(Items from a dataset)
....

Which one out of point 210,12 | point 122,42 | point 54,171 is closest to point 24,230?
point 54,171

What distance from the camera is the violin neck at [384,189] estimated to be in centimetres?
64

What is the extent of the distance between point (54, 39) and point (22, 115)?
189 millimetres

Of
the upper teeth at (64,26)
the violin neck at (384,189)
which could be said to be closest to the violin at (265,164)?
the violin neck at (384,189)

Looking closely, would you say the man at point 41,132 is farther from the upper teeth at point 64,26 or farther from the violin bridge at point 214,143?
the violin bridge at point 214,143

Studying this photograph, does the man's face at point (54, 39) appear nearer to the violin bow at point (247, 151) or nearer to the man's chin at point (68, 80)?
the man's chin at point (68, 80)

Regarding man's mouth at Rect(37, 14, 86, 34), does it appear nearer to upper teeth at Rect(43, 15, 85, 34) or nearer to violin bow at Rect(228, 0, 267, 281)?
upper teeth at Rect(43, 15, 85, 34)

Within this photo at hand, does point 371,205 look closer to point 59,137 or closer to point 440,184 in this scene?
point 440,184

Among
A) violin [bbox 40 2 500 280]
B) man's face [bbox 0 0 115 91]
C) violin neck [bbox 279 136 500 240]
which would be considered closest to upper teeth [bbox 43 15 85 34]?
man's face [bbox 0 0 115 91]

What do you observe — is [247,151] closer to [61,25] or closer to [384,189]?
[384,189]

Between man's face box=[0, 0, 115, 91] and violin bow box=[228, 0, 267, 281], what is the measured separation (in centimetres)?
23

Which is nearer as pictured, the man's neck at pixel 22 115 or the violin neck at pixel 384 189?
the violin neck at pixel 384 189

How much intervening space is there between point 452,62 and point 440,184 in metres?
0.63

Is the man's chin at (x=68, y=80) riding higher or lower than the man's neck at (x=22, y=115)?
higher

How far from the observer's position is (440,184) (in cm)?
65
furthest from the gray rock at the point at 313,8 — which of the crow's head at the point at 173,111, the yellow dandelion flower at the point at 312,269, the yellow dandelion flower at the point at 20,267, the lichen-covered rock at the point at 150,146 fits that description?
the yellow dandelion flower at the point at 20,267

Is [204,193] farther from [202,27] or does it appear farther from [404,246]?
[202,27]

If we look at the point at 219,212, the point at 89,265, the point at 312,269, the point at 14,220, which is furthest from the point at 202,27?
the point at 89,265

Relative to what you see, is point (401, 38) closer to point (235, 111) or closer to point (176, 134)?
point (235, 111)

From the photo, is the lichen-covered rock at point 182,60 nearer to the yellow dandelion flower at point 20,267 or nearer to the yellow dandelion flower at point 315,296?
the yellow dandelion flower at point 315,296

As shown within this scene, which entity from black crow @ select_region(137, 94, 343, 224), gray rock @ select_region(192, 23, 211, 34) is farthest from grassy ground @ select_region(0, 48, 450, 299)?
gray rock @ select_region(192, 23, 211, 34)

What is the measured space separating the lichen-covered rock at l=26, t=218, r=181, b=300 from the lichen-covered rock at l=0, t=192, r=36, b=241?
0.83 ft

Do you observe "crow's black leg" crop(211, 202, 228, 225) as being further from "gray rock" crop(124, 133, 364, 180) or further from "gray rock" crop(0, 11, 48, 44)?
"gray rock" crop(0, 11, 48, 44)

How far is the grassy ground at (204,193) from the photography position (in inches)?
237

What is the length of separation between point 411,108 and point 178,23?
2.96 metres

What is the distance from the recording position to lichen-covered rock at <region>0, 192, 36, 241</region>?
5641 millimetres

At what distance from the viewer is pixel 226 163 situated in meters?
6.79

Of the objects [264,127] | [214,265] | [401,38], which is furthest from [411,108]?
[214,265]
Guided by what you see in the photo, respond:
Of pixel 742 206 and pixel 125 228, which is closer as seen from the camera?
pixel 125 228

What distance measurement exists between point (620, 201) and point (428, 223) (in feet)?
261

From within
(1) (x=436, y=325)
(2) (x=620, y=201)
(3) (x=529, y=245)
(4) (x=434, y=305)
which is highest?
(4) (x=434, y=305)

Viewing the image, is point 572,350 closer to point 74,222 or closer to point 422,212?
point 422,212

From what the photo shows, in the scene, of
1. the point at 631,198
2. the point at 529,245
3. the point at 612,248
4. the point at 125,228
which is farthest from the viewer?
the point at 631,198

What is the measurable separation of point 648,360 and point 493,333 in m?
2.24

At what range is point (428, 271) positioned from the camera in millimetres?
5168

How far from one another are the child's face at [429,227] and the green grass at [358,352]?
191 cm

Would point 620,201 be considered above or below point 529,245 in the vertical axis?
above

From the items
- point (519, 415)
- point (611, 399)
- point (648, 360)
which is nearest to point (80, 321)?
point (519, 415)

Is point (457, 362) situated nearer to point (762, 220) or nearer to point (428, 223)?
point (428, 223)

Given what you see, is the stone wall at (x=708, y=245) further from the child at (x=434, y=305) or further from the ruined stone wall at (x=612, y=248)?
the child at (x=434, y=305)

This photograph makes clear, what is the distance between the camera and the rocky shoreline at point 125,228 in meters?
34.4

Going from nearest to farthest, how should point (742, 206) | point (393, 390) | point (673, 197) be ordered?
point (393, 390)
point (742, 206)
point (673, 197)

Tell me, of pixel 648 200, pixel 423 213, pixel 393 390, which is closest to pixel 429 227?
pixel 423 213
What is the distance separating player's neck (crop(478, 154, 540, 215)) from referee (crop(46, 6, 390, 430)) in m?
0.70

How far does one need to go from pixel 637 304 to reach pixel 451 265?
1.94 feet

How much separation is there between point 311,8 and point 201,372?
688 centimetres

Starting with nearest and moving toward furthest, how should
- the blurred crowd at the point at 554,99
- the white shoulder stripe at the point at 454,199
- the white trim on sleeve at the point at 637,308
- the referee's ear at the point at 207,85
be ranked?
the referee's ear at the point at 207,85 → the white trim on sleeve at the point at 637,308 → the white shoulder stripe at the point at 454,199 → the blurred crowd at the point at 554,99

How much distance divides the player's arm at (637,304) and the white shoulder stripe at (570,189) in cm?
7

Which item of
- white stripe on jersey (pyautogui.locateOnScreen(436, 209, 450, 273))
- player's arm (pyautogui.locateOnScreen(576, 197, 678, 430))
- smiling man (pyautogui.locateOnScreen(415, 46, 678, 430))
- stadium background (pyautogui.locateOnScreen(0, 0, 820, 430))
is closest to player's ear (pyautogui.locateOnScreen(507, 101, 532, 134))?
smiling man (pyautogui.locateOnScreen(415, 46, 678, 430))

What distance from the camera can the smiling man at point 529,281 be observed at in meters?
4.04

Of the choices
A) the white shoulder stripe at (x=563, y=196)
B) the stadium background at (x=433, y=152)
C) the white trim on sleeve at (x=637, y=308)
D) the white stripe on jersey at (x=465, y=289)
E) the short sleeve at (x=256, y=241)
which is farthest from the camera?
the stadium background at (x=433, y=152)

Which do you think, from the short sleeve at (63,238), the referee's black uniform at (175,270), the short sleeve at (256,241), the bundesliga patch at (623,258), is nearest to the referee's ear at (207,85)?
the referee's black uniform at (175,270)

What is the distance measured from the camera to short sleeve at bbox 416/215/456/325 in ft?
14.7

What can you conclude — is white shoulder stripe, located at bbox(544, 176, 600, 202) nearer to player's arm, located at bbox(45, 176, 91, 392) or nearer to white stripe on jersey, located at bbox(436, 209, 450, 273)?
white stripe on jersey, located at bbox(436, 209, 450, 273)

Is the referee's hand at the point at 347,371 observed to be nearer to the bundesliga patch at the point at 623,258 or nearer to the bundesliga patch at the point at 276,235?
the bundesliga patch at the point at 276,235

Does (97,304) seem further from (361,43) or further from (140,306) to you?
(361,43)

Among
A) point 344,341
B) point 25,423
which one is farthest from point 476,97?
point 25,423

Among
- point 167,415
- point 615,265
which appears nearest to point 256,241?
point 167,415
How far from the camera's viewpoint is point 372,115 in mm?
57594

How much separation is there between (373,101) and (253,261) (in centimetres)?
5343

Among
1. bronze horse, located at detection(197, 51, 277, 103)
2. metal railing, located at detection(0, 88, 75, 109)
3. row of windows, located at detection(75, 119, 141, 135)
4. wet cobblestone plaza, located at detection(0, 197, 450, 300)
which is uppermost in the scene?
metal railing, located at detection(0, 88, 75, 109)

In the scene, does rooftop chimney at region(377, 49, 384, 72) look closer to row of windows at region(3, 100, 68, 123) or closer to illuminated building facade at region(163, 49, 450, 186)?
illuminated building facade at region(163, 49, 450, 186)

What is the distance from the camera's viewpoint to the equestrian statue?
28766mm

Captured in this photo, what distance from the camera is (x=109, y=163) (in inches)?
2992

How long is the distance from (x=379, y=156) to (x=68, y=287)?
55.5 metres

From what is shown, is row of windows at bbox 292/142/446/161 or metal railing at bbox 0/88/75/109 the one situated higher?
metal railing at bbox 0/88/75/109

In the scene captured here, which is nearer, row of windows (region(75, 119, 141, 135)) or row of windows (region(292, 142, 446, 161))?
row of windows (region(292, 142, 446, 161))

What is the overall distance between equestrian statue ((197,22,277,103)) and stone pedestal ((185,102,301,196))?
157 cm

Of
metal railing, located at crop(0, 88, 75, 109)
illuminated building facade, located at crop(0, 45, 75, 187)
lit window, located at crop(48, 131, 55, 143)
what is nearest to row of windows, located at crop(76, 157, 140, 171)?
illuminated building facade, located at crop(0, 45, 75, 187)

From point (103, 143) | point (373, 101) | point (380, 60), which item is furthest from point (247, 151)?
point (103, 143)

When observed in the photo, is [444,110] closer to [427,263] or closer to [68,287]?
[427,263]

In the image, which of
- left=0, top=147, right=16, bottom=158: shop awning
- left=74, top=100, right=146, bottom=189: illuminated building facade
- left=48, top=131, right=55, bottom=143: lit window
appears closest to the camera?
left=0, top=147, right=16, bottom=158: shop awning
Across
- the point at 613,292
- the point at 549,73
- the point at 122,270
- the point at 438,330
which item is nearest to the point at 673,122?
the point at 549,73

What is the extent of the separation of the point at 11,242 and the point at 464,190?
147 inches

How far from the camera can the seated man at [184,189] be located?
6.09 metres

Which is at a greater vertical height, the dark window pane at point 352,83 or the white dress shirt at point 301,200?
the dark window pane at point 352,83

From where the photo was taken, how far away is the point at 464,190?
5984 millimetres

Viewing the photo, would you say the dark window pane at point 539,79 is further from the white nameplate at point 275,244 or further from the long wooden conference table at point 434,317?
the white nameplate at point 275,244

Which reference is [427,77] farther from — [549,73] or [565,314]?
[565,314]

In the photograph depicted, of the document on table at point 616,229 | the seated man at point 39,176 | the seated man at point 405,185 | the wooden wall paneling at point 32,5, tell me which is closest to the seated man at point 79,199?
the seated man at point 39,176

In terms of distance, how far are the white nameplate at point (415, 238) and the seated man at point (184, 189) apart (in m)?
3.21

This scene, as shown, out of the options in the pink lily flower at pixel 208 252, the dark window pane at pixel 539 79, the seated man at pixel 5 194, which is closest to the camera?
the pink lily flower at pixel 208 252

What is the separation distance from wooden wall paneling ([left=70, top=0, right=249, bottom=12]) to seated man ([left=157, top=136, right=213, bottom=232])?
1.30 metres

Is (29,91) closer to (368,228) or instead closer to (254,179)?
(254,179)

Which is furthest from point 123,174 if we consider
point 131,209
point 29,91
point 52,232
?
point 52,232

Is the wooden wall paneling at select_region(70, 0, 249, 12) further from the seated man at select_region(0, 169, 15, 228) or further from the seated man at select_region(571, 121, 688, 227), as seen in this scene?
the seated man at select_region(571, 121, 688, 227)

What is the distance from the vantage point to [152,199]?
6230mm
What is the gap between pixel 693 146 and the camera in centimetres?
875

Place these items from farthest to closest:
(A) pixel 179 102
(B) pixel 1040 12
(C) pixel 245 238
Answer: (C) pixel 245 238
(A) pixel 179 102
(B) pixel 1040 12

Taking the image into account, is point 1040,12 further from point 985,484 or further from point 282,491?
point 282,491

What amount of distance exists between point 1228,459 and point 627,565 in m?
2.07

....

Exercise details
The required output is the exact sequence of lines from the one containing "Is the wooden" through the end of the listing, both endpoints included.

Completed task
Is the wooden wall paneling at select_region(70, 0, 249, 12) further from the seated man at select_region(0, 169, 15, 228) or further from the seated man at select_region(571, 121, 688, 227), as seen in this scene?
the seated man at select_region(571, 121, 688, 227)

What is the distance from the vantage point to [152,199]?
6230mm
What is the gap between pixel 693 146 and the camera in centimetres?
875

Place these items from farthest to closest:
(A) pixel 179 102
(B) pixel 1040 12
(C) pixel 245 238
Answer: (C) pixel 245 238
(A) pixel 179 102
(B) pixel 1040 12

Taking the image into account, is point 1040,12 further from point 985,484 or further from point 282,491?
point 282,491

What amount of distance exists between point 1228,459 and point 627,565 in m?
2.07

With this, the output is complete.